Credit Card MIDI Synth


Tim Jacobs created this simplified version of a Stylophone, it is put together on a credit card sized PCB. The Stylophone was invented in 1967 by Brain Jarvis and could be consider the forerunner of the portable keyboards and possibly the synthesizer.

This is not a replacement for an commercial keyboard but my interest was piqued as it involved electronics as well as music. I am not a musician by any means although I have a good understanding of music theory, I just don’t have any rhythm. Early on I found that without rhythm, I could play a song note for note and it wouldn’t sound right. I do still play around with my guitar but you wouldn’t want to listen.

The Stylophone is a small box device with a metallic keyboard which is activated when a stylist touches the keys. The connection completes a circuit generating a waveform using a voltage controlled oscillator (VCO). The waveform is changed with each key as every key is connected in series with a different value resistor. By changing the resistance, the voltage provided to the VCO is also changed resulting in a changed time constant.
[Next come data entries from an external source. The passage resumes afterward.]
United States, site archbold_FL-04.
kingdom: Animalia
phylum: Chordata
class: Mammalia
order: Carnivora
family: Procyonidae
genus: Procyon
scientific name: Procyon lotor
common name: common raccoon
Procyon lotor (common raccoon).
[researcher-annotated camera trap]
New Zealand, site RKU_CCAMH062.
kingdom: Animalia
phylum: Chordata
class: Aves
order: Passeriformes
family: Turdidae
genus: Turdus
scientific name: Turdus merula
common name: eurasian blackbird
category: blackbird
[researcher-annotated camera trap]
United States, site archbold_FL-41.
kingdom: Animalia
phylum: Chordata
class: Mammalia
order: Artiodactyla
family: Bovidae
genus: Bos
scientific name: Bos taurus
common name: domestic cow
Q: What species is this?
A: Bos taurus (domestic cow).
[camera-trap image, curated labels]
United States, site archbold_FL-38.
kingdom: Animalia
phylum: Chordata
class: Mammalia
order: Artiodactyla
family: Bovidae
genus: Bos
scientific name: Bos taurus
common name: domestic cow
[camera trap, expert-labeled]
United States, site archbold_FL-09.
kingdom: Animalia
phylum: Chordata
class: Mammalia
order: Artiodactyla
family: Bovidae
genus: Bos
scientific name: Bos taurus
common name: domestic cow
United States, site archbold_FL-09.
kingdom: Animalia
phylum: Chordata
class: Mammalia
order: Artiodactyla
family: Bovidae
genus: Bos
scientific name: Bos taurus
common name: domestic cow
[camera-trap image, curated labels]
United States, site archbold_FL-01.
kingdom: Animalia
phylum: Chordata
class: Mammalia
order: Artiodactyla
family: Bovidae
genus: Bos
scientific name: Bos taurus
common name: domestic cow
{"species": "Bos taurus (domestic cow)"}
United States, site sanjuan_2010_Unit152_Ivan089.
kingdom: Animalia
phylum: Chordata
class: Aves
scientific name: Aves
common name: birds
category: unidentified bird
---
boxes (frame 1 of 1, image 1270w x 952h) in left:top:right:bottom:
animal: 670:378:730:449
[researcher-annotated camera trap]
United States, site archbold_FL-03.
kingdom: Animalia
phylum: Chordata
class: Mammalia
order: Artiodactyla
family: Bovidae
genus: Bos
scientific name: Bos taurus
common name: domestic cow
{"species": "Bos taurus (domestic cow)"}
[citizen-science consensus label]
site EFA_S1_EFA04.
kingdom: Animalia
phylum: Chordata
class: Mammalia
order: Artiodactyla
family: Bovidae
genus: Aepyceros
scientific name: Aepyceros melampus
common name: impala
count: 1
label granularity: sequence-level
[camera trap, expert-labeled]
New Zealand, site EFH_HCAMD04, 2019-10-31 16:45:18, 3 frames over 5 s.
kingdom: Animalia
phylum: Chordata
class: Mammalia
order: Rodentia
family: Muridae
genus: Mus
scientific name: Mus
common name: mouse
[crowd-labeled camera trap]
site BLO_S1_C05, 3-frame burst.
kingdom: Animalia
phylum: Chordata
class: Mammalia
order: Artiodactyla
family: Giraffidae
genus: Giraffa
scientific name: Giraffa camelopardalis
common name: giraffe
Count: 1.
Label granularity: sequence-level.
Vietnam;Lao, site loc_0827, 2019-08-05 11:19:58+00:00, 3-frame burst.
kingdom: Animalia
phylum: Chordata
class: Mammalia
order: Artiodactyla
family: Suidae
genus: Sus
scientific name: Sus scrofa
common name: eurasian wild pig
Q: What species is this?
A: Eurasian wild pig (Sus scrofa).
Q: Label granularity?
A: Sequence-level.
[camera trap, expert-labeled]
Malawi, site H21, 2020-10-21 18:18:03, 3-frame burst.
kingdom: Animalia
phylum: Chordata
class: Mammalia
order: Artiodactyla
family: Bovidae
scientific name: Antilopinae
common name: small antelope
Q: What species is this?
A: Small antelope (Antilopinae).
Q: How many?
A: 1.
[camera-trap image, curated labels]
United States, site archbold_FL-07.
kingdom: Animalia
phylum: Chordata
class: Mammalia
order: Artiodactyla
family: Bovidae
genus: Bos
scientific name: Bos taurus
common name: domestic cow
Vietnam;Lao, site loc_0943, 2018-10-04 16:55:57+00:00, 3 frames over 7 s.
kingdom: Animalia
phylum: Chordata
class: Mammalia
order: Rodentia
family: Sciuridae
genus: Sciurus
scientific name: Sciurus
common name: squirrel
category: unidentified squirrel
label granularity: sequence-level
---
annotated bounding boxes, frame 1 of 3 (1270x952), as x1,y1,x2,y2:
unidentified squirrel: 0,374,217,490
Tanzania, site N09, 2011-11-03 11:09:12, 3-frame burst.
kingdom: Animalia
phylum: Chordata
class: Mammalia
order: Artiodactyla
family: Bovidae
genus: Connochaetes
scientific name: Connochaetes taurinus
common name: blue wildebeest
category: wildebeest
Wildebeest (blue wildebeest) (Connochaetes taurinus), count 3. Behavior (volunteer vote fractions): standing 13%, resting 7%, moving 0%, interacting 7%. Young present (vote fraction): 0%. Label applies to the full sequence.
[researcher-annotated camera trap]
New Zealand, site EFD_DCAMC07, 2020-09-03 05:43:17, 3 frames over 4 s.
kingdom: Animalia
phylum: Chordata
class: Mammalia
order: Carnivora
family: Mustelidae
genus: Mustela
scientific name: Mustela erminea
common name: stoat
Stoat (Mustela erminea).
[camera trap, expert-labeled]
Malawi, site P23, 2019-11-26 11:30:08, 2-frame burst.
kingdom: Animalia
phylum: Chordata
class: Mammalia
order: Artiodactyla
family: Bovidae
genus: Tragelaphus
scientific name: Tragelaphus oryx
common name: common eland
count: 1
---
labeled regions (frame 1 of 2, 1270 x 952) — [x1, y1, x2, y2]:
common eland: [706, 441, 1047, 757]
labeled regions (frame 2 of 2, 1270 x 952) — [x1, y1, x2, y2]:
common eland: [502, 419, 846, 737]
In essence the waveform is created by connecting a capacitor and a resistor in parallel. When power is applied, the capacitor will charge. Once the power is removed the power stored in the capacitor will discharge through the resistor. A lower resistance will discharge the capacitor faster and conversely a higher resistance will discharge the capacitor at a slower rate. Connecting a sense line to the RC circuit will produce a waveform. The waveform determined by the value of the capacitor and the value of the resistor will be at a certain frequency. The frequency of the waveform determines the pitch of the note.